I aligned many fastq files with HISAT2 to grch38. This proceeded without problems.
But in the next step with StringTie, which I am trying to find novel transcripts and their counts with the Gencode27 GTF:
stringtie Donor1_IL2OKT3ZA.HISAT2.sort.bam -G /illumina/runs/RNASeq/Gencode27/gencode.v27.annotation.gtf -A try.tab -p 4 > stringtie.out 2> stringtie.err
However, I get an error
WARNING: no reference transcripts were found for the genomic sequences where reads were mapped!
Please make sure the -G annotation file uses the same naming convention for the genome sequences.
Why doesn't Stringtie recognize Gencode annotation?

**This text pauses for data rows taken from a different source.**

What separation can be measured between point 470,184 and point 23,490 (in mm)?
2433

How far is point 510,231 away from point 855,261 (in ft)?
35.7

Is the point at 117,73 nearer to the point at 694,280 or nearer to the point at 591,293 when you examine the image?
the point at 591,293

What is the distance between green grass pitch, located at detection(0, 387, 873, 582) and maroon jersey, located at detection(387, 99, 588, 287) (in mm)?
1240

Do I have to do something to the gencode data?
Update: STAR works with this stringtie, but HISAT2 output doesn't. Strange.

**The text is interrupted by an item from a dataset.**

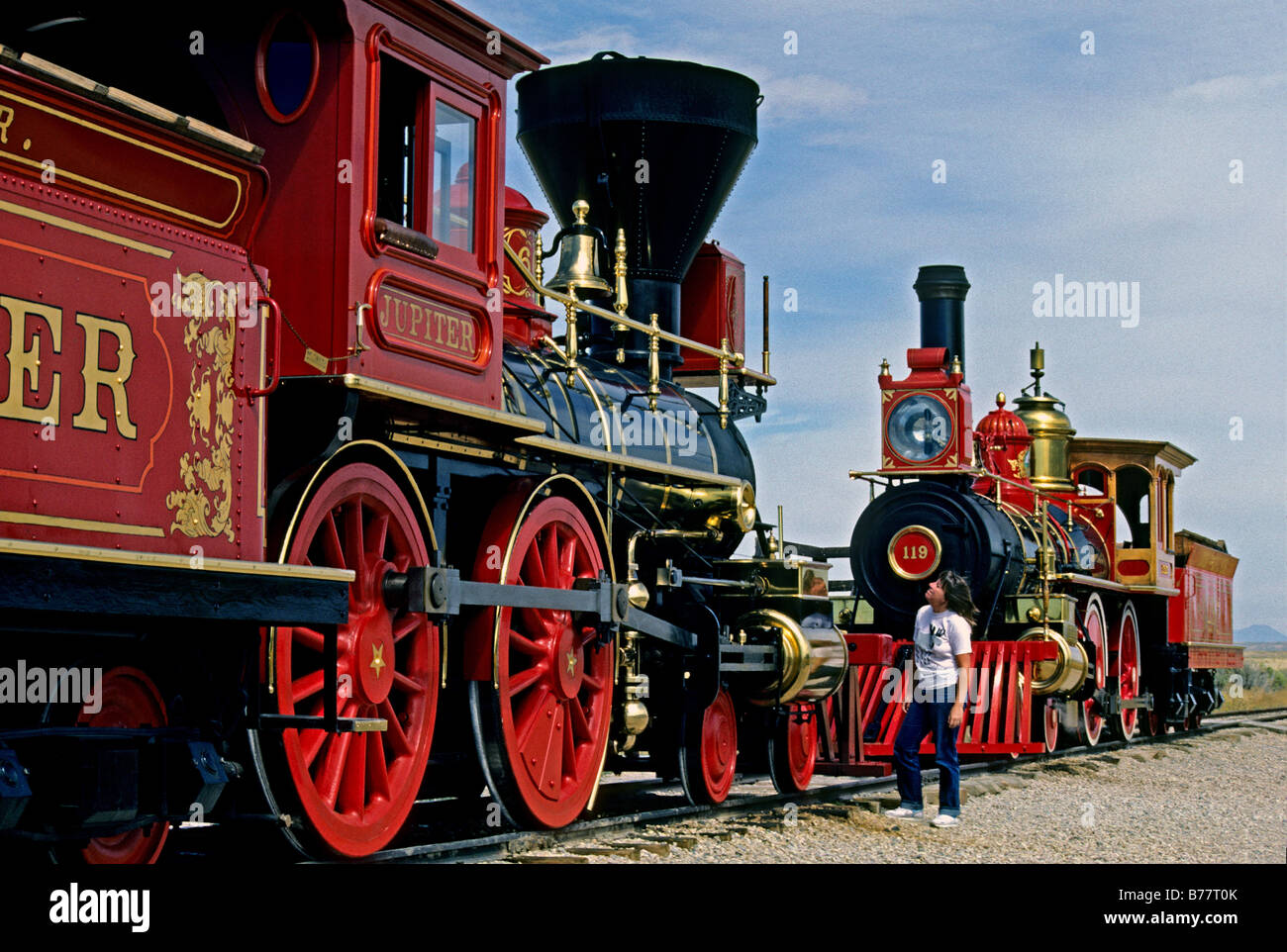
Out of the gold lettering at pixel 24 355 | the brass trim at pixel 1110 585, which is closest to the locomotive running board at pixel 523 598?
the gold lettering at pixel 24 355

stringtie's output from cut -f 3 try.tab | sort | uniq
looks like
703404669@ssxfisctimga004:~/RNASeq_benchmark/GSE96075/HISAT2$ cut -f 3 try.tab | sort | uniq
1
10
11
12
13
14
15
16
17
18
19
2
20
21
22
3
4
5
6
7
8
9
GL000008.2
GL000009.2
GL000194.1
GL000205.2
GL000214.1
GL000218.1
GL000219.1
GL000220.1
GL000221.1
GL000224.1
KI270442.1
KI270706.1
KI270711.1
KI270713.1
KI270721.1
KI270733.1
KI270734.1
KI270742.1
KI270744.1
KI270745.1
MT
Reference
X
Y
chr1
chr10
chr11
chr12
chr13
chr14
chr15
chr16
chr17
chr18
chr19
chr2
chr20
chr21
chr22
chr3
chr4
chr5
chr6
chr7
chr8
chr9
chrM
chrX
chrY
UPDATE: I have found several other instances of this error, but no one ever addressed how to solve this:
https://github.com/gpertea/stringtie/issues/113
Warning encountered while transcript abundance estimation using stringtie
Did you use the appropriate gencode HISAT2 index during mapping? In other words did you create a HISAT2 index using the gencode reference genome fasta file?
with which option can I link the gencode GTF? none of the options I can see offer this.
Are you sure about the path used for Gencode/GTF annotation is specified correctly ?
yes, the GTF file exists and is readable
Please, paste the output of
cut -f 3 yourfile.gff | sort | uniq
!@Macspider thanks I've updated the question
That doesn't look at all like a GFF file, it should contain:
or other stuff like that!
hi Macspider, I'm getting the same error with the Gencode GFF as I am with the Gencode GTF.
Yes, but what you pasted is not at all the third column of a GFF/GTF file!
http://www.ensembl.org/info/website/upload/gff.html#fields
Hi Macspider, that's the output from stringtie, not the input. The input GTF and GFF were downloaded from Gencode.